Thus, Amiri teaches that there are known technical challenges when attempting to load nucleic acids other than siRNA and shRNA into EVs (above). The specification is therefore not enabling for the general category of “nucleic acid” as recited, as it is known in the art that technical challenges not addressed by the Applicant exist when trying to load EVs with nucleic acids other than siRNA and shRNA (above).
Furthermore, it is known in the art the genus of “prokaryote” is incredibly uncharacterized, broad, and diverse. For instance, even defined microbial niches and environments are incredibly complex. Khalil (Khalil M et al. Microorganisms. 2024 Nov 15;12(11):2333) is a review article that focuses on the gut microbiome and its role in disease (Title, Abstract, and throughout). Khalil teaches that:
“The gut microbiota is the most complicated ecosystem in nature because it supports vast bacterial populations in the intestine and colon, with roughly 1011–1012 microorganisms/gram of intestinal content, and the majority are anaerobes (95% of the total organisms),” (Introduction, second paragraph).
Regarding the complexity of the gut microbiome, Khalil teaches that “At least 2000 species remain largely uncultured candidate bacterial species,” (page 2, sixth paragraph) and further teaches that:
“The microbial composition is highly variable and highly personalized among individuals and can be arranged as the core microbiota, which is constantly associated with a given host genotype or a specific environment, or as the transient microbiota, which can change over time,” (page 2, paragraph 8).

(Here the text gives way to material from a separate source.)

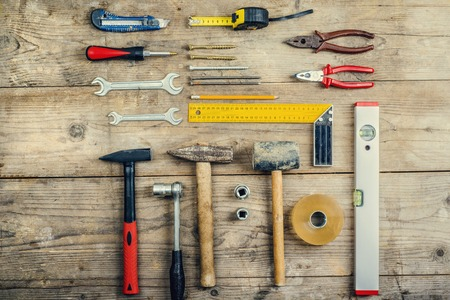 Desk of a carperner with different tools. Studio shot on a wooden background. photo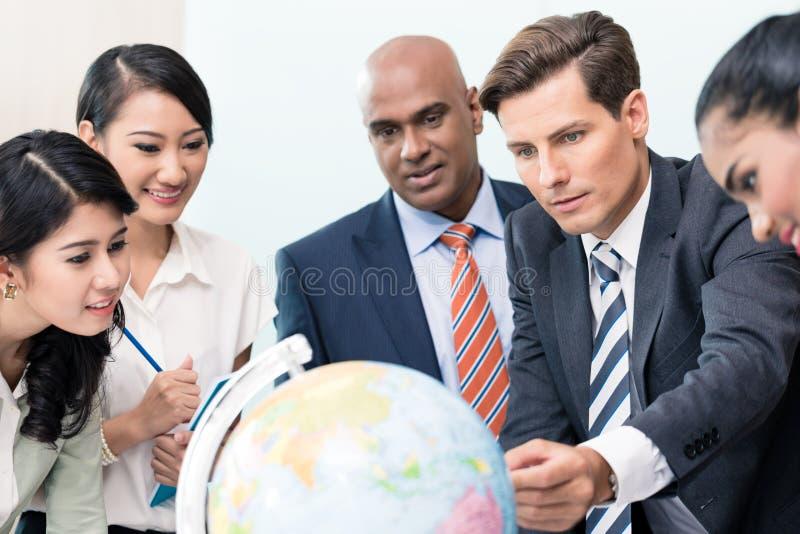 Hombres de negocios en la reunión de la estrategia que discuten nuevos mercados imagen de archivo libre de regalías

Thus, Khalil teaches that the gut microbiome is incredibly complex, where upwards of 2000 species are largely uncharacterized and have yet to be cultured, where furthermore the gut microbiome is highly dynamic and changes between individuals and also changes over time (page 2, paragraphs 6-8). Taken together, Khalil teaches that there is a high degree of unpredictability within a given bacterial niche such as the microbiome of an individual (above). When coupled with the fact that Jiang teaches that EVs can not be efficiently targeted to specific cells for delivery, the complexity of the present invention is compounded, where it is highly uncertain that a mammalian EV loaded with a bacterial cell-specific target could reach and deliver its cargo to a specific cell, especially in light of the fact that no cell-specific targeting or mechanism was tested in the present application. Given the vast diversity of cells in bacterial niches such as the microbiome, there is a high degree of complexity and lack of certainty known in the art when practicing the recited method.
Furthermore, the present method encompasses prokaryotic cells with known barriers associated with the method steps as claimed. For instance, the genus of “prokaryote” includes organisms such as obligate intracellular pathogens including Coxiella Burnetti. For instance, Clemente (Clemente TM et al. Front Cell Infect Microbiol. 2023 Aug 14;13:1206037), is a review article that focuses on obligate intracellular pathogens (Title, Abstract, and throughout). Clemente teaches that “Pathogens occupying membrane-bound vacuoles are sequestered from the innate immune system and have an extra layer of protection from antimicrobial drugs,” (Abstract). Thus, Clemente teaches that obligate intracellular pathogens can occupy vesicles located within a host cell, where such bacteria are protected from standard immunological defense mechanisms (Abstract). However, the present specification does not offer guidance or support for targeting such intracellular pathogens using EVs, where given the fact that certain infectious diseases such as Q fever caused by Coxiella burnetti are caused by intracellular pathogens, it is unlikely that such an EV vesicle with a nucleic acid targeting C. burnetti could enter into a host cell and then into a vesicle and finally be delivered into a C. burnetti cell (see Figure 1 of Clemente). Thus, the Applicant has not demonstrated functionality for the broad genusof “bacterial infection” as presently recited in claim 5, or “pathogenic bacterium” as recited in claim 19.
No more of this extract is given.